Sergio Emilio Carballido Murcio

Wolf Humanities Center Undergraduate Fellow

20232024 Forum on Revolution

Sergio Emilio Carballido Murcio

Religious Studies, Mathematical Economics

CAS, 2026

Sergio is a Religious Studies and Mathematical Economics major passionate about understanding society, cultures, and how people find meaning in things, ideals or beings. One of his dearest quotes is from Hopscotch by Julio Cortázar: "And since you have come out of childhood you forget that in order to get to Heaven you have to have a pebble and a toe," which describes his aspiration to enjoy the game of life. Apart from his academic passions, Sergio loves exploring coffee shops, chatting with friends, riding his bike, meeting new people and places. Originally from Mexico City, a place he describes as magical, he is interested in connecting his knowledge to his hometown. Don't hesitate to contact him!

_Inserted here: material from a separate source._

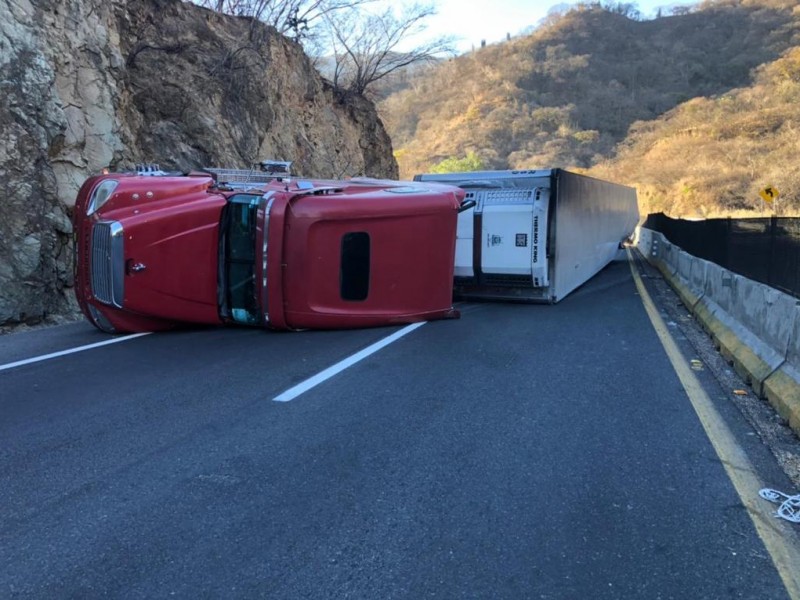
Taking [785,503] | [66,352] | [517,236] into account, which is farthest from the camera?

La Santa Muerte: A Revolution to Mexico’s Popular Religiosity and its National Identity

In Tepito, Mexico, a neighborhood with high rates of crime, a new religious icon is emerging: La Santa Muerte, The Saint Death. Instead of worshiping the regular Catholic saints, people are switching to this new figure. The Catholic Church has been against The Saint Death, calling it satanic, and providing alternatives to it such as promoting the worship of St. Jude Thaddeus, known for solving hopeless causes. However, this has not been enough to deter Santa Muerte’s believers. This paper explores to what extent La Santa Muerte is a revolution to popular religiosity and Mexican identity in Mexico City. It analyzes why people worship The Saint Death, its uniqueness in comparison to other canonized Saints, and the historical relationship between The Saint Death, Catholicism, and Santeria.